**Requirements:**
Update the Tinctoris text starting at "Jehan le Taintenier" and ending at "Guido of Arezzo.", replacing "Low Countries" with "Burgundian Netherlands".

# Text extract start

Jehan le Taintenier or Jean Teinturier (Latinised as Johannes Tinctoris; also Jean de Vaerwere;  – 1511) was a Renaissance music theorist and composer from the Low Countries. Up to his time, he is perhaps the most significant European writer on music since Guido of Arezzo.

Life and career
He is known to have studied in Orléans, and to have been master of the choir there; he also may have been director of choirboys at Chartres.  Because he was paid through the office of petites vicars at Cambrai Cathedral for four months in 1460, it has been speculated that he studied with Du Fay, who spent the last part of his life there; certainly Tinctoris must at least have known the elder Burgundian there. Tinctoris went to Naples about 1472 and spent most of the rest of his life in Italy.

Tinctoris was also known as a cleric, a poet, a mathematician, and a lawyer; there is even one reference to him as an accomplished painter.

Works
Tinctoris published many volumes of writings on music.  While they are not particularly original, borrowing heavily from ancient writers (including Boethius, Isidore of Seville, and others) they give an impressively detailed record of the technical practices and procedures used by composers of the day.  He wrote the first dictionary of musical terms (the Diffinitorium musices); a book on the characteristics of the musical modes; a treatise on proportions; and three books on counterpoint, which is particularly useful in charting the development of voice-leading and harmony in the transitional period between Du Fay and Josquin. The writings by Tinctoris were influential on composers and other music theorists for the remainder of the Renaissance.

While not much of the music of Tinctoris has survived, that which has survived shows a love for complex, smoothly flowing polyphony, as well as a liking for unusually low tessituras, occasionally descending in the bass voice to the C two octaves below middle C (showing an interesting similarity to Ockeghem in this regard). Tinctoris wrote masses, motets and a few chansons.

# Text extract end
# Rows start

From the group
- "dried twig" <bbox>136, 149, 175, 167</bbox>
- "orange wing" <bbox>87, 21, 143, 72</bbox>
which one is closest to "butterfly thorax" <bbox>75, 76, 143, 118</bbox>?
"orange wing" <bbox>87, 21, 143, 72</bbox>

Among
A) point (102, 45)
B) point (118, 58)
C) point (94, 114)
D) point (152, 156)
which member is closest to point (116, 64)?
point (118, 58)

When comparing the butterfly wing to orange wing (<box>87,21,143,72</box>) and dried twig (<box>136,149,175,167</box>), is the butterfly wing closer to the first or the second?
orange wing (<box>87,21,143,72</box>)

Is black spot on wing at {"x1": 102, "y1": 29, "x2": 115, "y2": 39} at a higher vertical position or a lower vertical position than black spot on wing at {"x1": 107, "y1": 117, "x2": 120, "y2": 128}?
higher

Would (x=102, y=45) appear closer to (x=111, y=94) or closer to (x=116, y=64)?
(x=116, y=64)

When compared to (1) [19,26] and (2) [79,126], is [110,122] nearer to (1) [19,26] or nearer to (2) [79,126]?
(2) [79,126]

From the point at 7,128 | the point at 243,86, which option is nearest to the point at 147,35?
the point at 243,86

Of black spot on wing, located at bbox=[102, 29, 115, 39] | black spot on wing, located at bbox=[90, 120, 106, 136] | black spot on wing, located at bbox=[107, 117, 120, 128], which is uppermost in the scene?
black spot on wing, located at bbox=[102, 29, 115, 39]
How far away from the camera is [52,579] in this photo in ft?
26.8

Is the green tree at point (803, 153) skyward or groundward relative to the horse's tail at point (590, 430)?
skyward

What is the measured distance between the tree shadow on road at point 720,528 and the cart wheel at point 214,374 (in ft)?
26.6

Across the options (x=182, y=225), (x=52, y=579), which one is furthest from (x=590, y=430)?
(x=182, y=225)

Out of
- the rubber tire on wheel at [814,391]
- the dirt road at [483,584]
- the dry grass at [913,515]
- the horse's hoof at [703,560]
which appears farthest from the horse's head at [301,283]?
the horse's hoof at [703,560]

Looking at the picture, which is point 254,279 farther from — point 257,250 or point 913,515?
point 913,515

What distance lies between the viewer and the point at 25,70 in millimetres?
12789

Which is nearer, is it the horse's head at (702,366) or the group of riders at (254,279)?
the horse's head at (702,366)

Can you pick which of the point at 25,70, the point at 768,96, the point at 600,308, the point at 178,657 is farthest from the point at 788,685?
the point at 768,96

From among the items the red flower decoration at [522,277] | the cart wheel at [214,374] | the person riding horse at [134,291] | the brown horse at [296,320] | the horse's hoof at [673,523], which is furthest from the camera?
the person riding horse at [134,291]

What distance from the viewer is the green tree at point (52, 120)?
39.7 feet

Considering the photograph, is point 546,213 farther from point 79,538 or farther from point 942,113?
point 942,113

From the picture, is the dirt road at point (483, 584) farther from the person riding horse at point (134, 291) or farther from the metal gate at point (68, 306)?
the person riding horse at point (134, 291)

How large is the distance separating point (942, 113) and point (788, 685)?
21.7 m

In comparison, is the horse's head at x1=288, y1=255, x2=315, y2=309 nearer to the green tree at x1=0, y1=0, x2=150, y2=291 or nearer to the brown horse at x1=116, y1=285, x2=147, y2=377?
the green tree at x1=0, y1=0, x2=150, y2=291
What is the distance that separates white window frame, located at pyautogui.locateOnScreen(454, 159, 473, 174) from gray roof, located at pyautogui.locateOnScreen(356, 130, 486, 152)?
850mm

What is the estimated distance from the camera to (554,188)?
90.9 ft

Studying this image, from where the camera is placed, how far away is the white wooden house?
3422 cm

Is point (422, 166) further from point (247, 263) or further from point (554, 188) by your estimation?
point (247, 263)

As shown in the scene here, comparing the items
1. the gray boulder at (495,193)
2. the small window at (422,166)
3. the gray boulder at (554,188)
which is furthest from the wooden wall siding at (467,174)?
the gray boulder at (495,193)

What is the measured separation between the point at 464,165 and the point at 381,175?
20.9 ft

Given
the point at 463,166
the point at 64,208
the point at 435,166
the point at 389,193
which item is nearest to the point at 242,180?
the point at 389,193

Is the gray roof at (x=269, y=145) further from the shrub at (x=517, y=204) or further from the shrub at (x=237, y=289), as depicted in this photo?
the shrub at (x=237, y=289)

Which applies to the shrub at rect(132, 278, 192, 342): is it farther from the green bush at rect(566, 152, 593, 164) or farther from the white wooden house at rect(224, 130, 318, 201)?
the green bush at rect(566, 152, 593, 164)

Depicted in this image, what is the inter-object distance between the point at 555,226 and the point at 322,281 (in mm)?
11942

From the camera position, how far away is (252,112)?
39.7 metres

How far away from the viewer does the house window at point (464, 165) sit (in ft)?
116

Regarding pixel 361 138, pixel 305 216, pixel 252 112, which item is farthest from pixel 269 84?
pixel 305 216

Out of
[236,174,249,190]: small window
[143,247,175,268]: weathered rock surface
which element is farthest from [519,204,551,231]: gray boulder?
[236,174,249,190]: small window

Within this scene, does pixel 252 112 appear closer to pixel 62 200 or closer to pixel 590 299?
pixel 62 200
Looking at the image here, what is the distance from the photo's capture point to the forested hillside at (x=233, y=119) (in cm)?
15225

# Rows end

**Exercise answer:**
Jehan le Taintenier or Jean Teinturier (Latinised as Johannes Tinctoris; also Jean de Vaerwere;  – 1511) was a Renaissance music theorist and composer from the Burgundian Netherlands. Up to his time, he is perhaps the most significant European writer on music since Guido of Arezzo.